Like many private schools in New York City, Churchill has a steep cost of tuition. In 2014, the cost of tuition was publicly recorded as $37,000 per academic year. The school is also extremely in demand. It is not uncommon for the school to receive hundreds of application for only a dozen slots.

These two factors have attributed to the fact that proper special education services are distributed to a disproportionate demographic of the population of disabled students. Although funding by the Department of Education is allowed in the case of insufficient educational support in regular city schools, Lynn Settlow, the Director of Instructional Support at Churchill, explained that this process is not as simple as it seems.

“Kids are funded to go to Churchill, the amount of tuition of a New York City private school, if you can prove that your child’s school district can’t meet your child’s educational needs the city pays for you to go. But, to get to that point, you need lawyers and other help that is expensive.”

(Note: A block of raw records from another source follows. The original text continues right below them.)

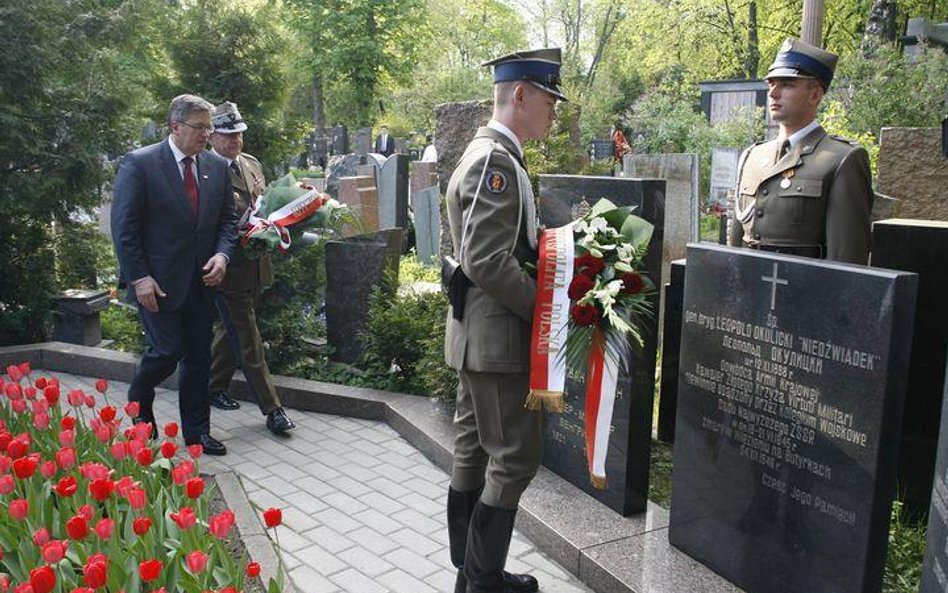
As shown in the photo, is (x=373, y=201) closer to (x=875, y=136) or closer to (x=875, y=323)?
(x=875, y=136)

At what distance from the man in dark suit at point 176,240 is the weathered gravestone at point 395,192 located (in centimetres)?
704

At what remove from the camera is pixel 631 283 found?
3.09m

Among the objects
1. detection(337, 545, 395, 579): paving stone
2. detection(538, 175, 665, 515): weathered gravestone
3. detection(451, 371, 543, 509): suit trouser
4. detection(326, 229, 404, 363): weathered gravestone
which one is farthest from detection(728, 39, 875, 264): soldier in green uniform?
detection(326, 229, 404, 363): weathered gravestone

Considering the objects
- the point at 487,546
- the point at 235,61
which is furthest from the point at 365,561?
the point at 235,61

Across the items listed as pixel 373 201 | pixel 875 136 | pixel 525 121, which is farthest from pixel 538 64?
pixel 373 201

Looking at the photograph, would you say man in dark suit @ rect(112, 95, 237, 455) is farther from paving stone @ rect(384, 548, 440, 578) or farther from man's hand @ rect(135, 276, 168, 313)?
paving stone @ rect(384, 548, 440, 578)

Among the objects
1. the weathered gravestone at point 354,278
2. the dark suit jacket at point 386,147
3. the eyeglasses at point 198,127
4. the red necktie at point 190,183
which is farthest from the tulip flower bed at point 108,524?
the dark suit jacket at point 386,147

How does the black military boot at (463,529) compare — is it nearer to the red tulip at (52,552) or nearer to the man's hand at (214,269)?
the red tulip at (52,552)

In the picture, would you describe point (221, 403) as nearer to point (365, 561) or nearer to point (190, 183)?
point (190, 183)

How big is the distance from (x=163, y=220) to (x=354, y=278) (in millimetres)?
2374

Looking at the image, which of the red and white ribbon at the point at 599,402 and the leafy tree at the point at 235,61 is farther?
the leafy tree at the point at 235,61

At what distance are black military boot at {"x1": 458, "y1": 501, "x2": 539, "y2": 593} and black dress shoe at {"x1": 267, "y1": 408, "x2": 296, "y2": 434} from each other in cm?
261

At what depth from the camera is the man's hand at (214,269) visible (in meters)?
4.93

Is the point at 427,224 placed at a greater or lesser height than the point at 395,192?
lesser
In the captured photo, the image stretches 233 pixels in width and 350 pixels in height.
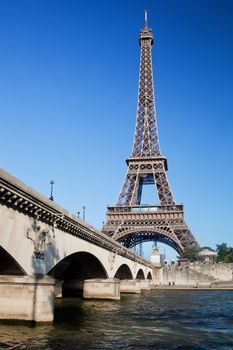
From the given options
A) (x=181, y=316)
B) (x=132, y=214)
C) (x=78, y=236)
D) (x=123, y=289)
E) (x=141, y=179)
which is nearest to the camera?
(x=181, y=316)

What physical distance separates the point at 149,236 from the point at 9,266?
87760mm

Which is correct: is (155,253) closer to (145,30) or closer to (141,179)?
(141,179)

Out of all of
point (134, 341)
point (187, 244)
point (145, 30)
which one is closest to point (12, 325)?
point (134, 341)

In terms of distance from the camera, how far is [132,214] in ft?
333

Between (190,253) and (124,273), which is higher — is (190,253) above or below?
above

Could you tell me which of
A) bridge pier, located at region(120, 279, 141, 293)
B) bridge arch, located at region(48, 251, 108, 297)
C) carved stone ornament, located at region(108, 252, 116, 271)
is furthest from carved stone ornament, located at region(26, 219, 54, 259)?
bridge pier, located at region(120, 279, 141, 293)

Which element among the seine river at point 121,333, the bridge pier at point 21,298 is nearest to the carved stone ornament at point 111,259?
the seine river at point 121,333

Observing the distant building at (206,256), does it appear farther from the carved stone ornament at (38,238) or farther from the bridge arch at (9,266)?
the bridge arch at (9,266)

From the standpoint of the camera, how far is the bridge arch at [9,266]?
21.5m

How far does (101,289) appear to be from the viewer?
45500 mm

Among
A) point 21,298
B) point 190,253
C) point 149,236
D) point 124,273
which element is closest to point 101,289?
point 124,273

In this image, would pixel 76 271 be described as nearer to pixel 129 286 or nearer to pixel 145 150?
pixel 129 286

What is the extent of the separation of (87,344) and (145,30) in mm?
122410

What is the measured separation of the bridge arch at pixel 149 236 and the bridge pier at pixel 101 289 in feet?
163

Settlow also described her dismay at the racial disproportion in her student population, which does not align with the education department’s data of students requiring special education in New York City. Fifteen percent of students with I.E.P.s are white while over forty percent of students at Churchill are white.

NYC Students with IEPS by Race/Ethnicity (NYC Department of Education)
Churchill Students by Race/Ethnicity (Niche)

“Our population is overwhelmingly white, which is definitely not representative of New York City,” she said. “We’ve been trying to find ways to increase our diversity because we are less diverse than we would like to be.”

Churchill’s diversity initiative states that it is “dedicated to creating and maintaining an inclusive environment that respects differences in age, ethnicity, family structure, gender identity or expression, learning style, physical ability, race, religion, sex, sexual orientation and socio-economic status.” It is also a member of the Independent School Diversity Network, a community dedicated to strengthening diversity, equity and inclusion in independent schools.